→ **Task description**
Render the lines below as a JSON list of strings, one string per line, with blank lines skipped. Leave the pictures out.

→ **Input data**

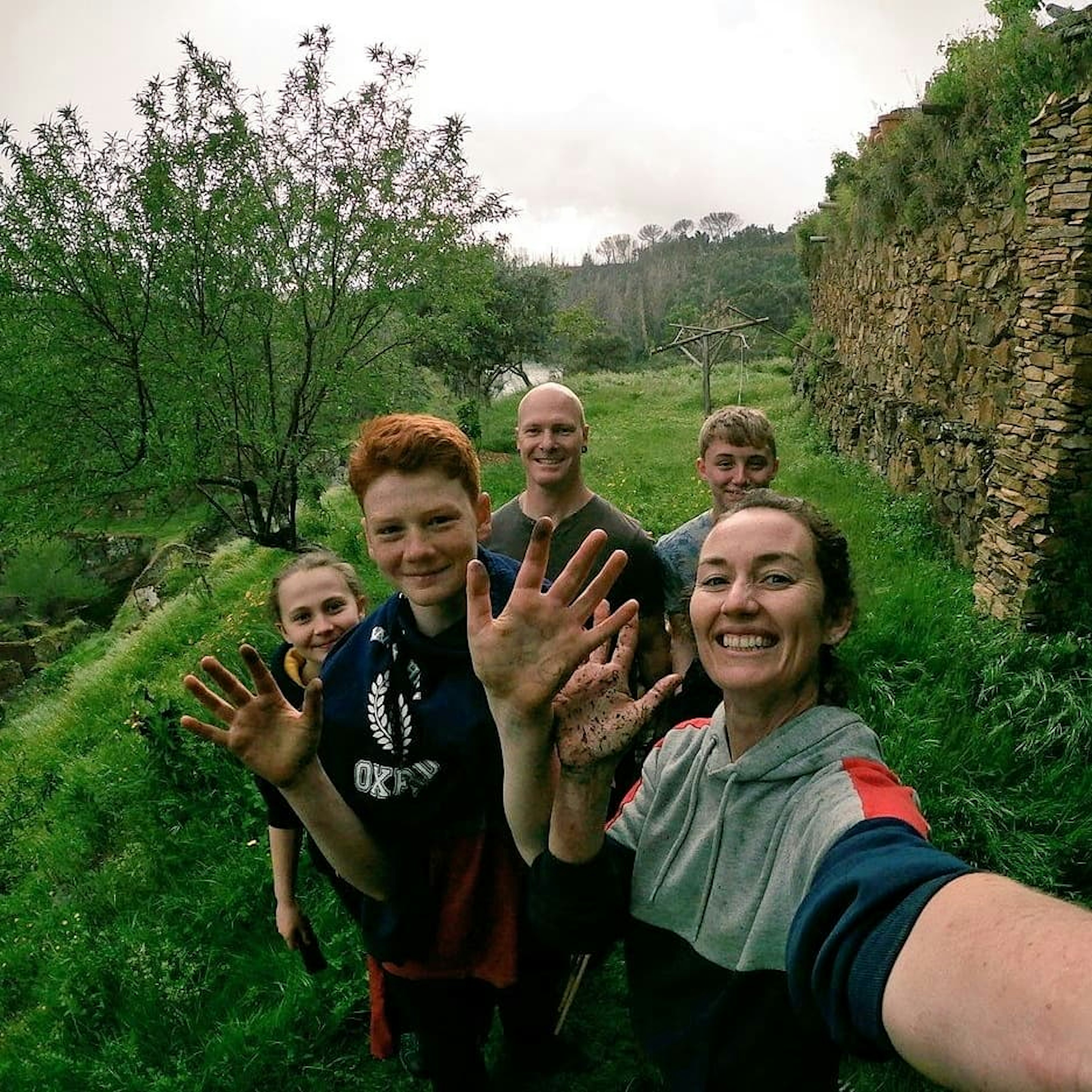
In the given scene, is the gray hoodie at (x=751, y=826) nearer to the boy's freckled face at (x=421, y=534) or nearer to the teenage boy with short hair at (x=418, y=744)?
the teenage boy with short hair at (x=418, y=744)

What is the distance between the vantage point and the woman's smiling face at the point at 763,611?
4.22ft

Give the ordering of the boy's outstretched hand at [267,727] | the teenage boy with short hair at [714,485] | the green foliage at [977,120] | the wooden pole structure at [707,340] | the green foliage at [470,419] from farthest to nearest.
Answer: the green foliage at [470,419], the wooden pole structure at [707,340], the green foliage at [977,120], the teenage boy with short hair at [714,485], the boy's outstretched hand at [267,727]

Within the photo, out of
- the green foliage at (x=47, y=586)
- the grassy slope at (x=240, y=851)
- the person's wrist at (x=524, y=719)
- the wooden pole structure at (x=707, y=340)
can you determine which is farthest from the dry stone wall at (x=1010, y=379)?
the green foliage at (x=47, y=586)

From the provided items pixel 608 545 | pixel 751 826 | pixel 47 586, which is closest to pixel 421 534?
pixel 751 826

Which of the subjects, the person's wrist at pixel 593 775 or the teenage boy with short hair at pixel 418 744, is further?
the teenage boy with short hair at pixel 418 744

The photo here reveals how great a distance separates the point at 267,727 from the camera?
144cm

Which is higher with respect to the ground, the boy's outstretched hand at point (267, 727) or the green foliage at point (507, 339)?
the green foliage at point (507, 339)

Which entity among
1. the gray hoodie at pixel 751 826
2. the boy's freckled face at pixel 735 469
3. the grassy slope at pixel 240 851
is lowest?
the grassy slope at pixel 240 851

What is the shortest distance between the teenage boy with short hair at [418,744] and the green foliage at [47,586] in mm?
21008

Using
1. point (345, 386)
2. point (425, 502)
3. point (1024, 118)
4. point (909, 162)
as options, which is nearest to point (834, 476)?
point (909, 162)

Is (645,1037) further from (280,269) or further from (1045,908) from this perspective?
(280,269)

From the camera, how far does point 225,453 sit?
6.65m

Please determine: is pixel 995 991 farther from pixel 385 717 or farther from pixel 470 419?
pixel 470 419

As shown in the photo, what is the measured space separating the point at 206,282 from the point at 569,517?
4.89 meters
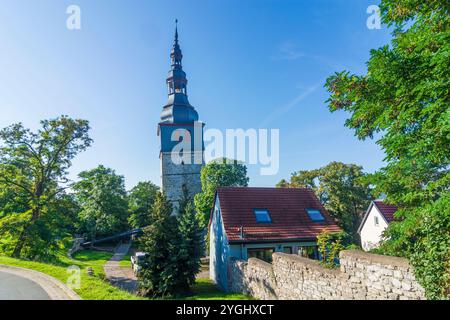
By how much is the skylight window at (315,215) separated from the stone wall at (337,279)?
6476mm

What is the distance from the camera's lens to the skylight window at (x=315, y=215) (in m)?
15.6

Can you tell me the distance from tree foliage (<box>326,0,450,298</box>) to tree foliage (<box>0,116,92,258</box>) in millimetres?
18446

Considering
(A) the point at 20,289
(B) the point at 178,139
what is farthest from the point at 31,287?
(B) the point at 178,139

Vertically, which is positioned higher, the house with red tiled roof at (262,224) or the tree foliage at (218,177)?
the tree foliage at (218,177)

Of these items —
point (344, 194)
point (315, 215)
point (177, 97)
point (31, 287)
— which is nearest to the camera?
point (31, 287)

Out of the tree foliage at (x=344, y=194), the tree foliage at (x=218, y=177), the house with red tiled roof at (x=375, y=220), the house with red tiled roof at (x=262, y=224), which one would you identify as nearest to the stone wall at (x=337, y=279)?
the house with red tiled roof at (x=262, y=224)

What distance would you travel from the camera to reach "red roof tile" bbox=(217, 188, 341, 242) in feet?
44.8

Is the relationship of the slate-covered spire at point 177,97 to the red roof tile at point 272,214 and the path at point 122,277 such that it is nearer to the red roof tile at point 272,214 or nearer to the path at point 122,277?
the path at point 122,277

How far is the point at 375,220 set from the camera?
971 inches

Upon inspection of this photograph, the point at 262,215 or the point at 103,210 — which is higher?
the point at 262,215

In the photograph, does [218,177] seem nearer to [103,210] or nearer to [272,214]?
[272,214]

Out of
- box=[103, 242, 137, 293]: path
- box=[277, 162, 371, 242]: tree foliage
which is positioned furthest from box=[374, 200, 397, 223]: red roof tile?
box=[103, 242, 137, 293]: path

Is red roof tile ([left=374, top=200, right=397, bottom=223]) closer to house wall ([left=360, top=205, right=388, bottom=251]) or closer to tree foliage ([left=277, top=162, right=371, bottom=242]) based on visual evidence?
house wall ([left=360, top=205, right=388, bottom=251])

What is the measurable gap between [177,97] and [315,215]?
26.3m
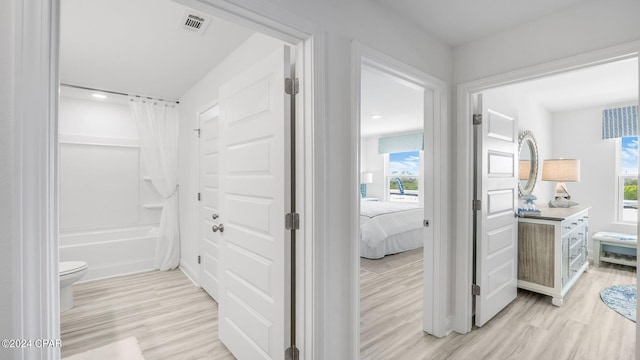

→ **Solution to the exercise**
[
  "In the given scene, is the gray hoodie at (x=751, y=826) nearer to the boy's freckled face at (x=421, y=534) or nearer to the teenage boy with short hair at (x=418, y=744)?",
  "the teenage boy with short hair at (x=418, y=744)",
  "What is the distance between the vantage point and the woman's smiling face at the point at 763,611?",
  "4.22ft",
  "Give the ordering of the boy's outstretched hand at [267,727] | the teenage boy with short hair at [714,485] | the green foliage at [977,120] | the wooden pole structure at [707,340] | the green foliage at [470,419] from farthest to nearest.",
  "Answer: the green foliage at [470,419], the wooden pole structure at [707,340], the green foliage at [977,120], the teenage boy with short hair at [714,485], the boy's outstretched hand at [267,727]",
  "Within the photo, out of",
  "- the green foliage at (x=47, y=586)",
  "- the grassy slope at (x=240, y=851)",
  "- the person's wrist at (x=524, y=719)",
  "- the wooden pole structure at (x=707, y=340)",
  "can you determine which is farthest from the dry stone wall at (x=1010, y=379)?",
  "the green foliage at (x=47, y=586)",
  "From the provided items pixel 608 545 | pixel 751 826 | pixel 47 586, which is closest to pixel 421 534?",
  "pixel 751 826",
  "Which of the subjects, the person's wrist at pixel 593 775 or the teenage boy with short hair at pixel 418 744, is further?",
  "the teenage boy with short hair at pixel 418 744",
  "The photo here reveals how great a distance separates the point at 267,727 from the camera?",
  "144cm",
  "Which is higher with respect to the ground, the boy's outstretched hand at point (267, 727) or the green foliage at point (507, 339)?",
  "the green foliage at point (507, 339)",
  "Which entity among",
  "1. the gray hoodie at pixel 751 826",
  "2. the boy's freckled face at pixel 735 469",
  "3. the grassy slope at pixel 240 851",
  "is lowest?",
  "the grassy slope at pixel 240 851",
  "What is the shortest distance between the teenage boy with short hair at [418,744] and the green foliage at [47,586] in mm?",
  "21008",
  "Using",
  "1. point (345, 386)",
  "2. point (425, 502)",
  "3. point (1024, 118)",
  "4. point (909, 162)",
  "as options, which is nearest to point (834, 476)?",
  "point (909, 162)",
  "Is (645,1037) further from (280,269) or further from (1045,908) from this perspective?",
  "(280,269)",
  "From the camera, how far does point 225,453 sit?",
  "6.65m",
  "Please determine: is pixel 995 991 farther from pixel 385 717 or farther from pixel 470 419?",
  "pixel 470 419",
  "As shown in the photo, what is the measured space separating the point at 206,282 from the point at 569,517?",
  "4.89 meters",
  "By how much is the skylight window at (315,215) separated from the stone wall at (337,279)?",
  "6476mm",
  "What is the distance from the camera's lens to the skylight window at (x=315, y=215) (in m)?",
  "15.6",
  "Can you tell me the distance from tree foliage (<box>326,0,450,298</box>) to tree foliage (<box>0,116,92,258</box>) in millimetres?",
  "18446",
  "Considering",
  "(A) the point at 20,289",
  "(B) the point at 178,139",
  "what is farthest from the point at 31,287?",
  "(B) the point at 178,139",
  "Vertically, which is positioned higher, the house with red tiled roof at (262,224) or the tree foliage at (218,177)?",
  "the tree foliage at (218,177)",
  "Of these items —",
  "point (344, 194)",
  "point (315, 215)",
  "point (177, 97)",
  "point (31, 287)",
  "— which is nearest to the camera?",
  "point (31, 287)",
  "Out of the tree foliage at (x=344, y=194), the tree foliage at (x=218, y=177), the house with red tiled roof at (x=375, y=220), the house with red tiled roof at (x=262, y=224), which one would you identify as nearest to the stone wall at (x=337, y=279)?",
  "the house with red tiled roof at (x=262, y=224)",
  "What distance would you travel from the camera to reach \"red roof tile\" bbox=(217, 188, 341, 242) in feet?",
  "44.8",
  "Is the relationship of the slate-covered spire at point 177,97 to the red roof tile at point 272,214 and the path at point 122,277 such that it is nearer to the red roof tile at point 272,214 or nearer to the path at point 122,277?",
  "the path at point 122,277",
  "How far is the point at 375,220 set from the camera?",
  "971 inches",
  "Upon inspection of this photograph, the point at 262,215 or the point at 103,210 — which is higher?",
  "the point at 262,215",
  "In the photograph, does [218,177] seem nearer to [103,210] or nearer to [272,214]?",
  "[272,214]",
  "Out of",
  "- box=[103, 242, 137, 293]: path",
  "- box=[277, 162, 371, 242]: tree foliage",
  "which is positioned furthest from box=[374, 200, 397, 223]: red roof tile?",
  "box=[103, 242, 137, 293]: path",
  "Is red roof tile ([left=374, top=200, right=397, bottom=223]) closer to house wall ([left=360, top=205, right=388, bottom=251]) or closer to tree foliage ([left=277, top=162, right=371, bottom=242]) based on visual evidence?",
  "house wall ([left=360, top=205, right=388, bottom=251])",
  "What is the measurable gap between [177,97] and [315,215]?",
  "26.3m"
]